As a graduate student in history, I’m always reading essays, articles, and blog posts about the historical universe beyond Brethren in Christ or even religious history. That’s how I came across this great new post from The Historical Society: “I hate history”: Thinking of Ways to Get the Average, History-Hating Student Interested in the Study of the Past.
In the post, Randall Stephens — associate professor of history and Eastern Nazarene College — discusses his methods for getting the “average history-hating gen ed student” to get interested in the topic. Here’s a taste:
I like to start off . . . with a general “Why study history” lecture. We study the past to know who we are and to know how history still shapes the present, I tell them. History is also our collective memory. Just as we think it is not best for a person to have amnesia, we also think it is best for a society to have a collective memory. I also usually touch on the chief contributions historians have made to our understanding of what it means to be human. And, I spend some time looking at the very different views various historians have concerning the same events.
The writer ends with an open invitation for others to share their “why study history” conversation-starters.

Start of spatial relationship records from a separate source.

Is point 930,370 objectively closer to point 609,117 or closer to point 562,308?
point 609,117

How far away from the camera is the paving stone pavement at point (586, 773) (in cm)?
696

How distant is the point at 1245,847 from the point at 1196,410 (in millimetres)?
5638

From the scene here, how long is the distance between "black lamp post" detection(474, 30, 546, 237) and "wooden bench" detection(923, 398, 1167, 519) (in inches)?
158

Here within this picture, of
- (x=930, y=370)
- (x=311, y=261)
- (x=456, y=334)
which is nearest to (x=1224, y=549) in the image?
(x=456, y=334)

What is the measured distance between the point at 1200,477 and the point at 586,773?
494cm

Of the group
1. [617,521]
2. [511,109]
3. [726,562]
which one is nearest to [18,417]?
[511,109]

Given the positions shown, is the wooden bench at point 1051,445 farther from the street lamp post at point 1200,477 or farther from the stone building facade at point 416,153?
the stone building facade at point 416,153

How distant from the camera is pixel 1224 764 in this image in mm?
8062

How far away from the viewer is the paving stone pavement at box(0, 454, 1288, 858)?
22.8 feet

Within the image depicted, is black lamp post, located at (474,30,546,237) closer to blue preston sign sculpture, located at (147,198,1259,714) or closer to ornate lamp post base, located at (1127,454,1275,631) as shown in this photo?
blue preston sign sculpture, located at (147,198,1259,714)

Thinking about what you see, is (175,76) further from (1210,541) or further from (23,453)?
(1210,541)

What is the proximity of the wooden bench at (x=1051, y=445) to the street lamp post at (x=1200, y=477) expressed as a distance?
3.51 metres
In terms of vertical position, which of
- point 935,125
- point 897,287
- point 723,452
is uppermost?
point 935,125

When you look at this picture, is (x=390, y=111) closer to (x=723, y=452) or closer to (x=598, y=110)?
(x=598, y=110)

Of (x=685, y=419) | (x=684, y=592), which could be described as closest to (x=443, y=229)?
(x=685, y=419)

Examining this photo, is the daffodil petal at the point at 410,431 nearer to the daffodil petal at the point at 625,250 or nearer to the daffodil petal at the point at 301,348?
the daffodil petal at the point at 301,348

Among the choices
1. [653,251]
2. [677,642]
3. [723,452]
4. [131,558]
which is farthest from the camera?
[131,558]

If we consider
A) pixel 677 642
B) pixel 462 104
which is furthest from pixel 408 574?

The post got me thinking: Why do people study (or have an interest in) Brethren in Christ history? I have my own thoughts . . . but before I share those, I want to hear from you!
Readers: Why do you enjoy studying, reading, or learning about Brethren in Christ history? Share your thoughts in the Comments section!
3 responses to “Why Study (Brethren in Christ) History?”
Studying BIC history is a powerful corrective to the sadly human inclination of assuming we are the smartest, most with-it, and most missional Brethren in Christ who ever lived. It is humbling to hear what wise voices from our past have to tell us. The word choices may be archaic and gender exclusive language can prick our politically correct skin, but if we look beyond these surface details to the heart of the writers, there’s a lot to be learned.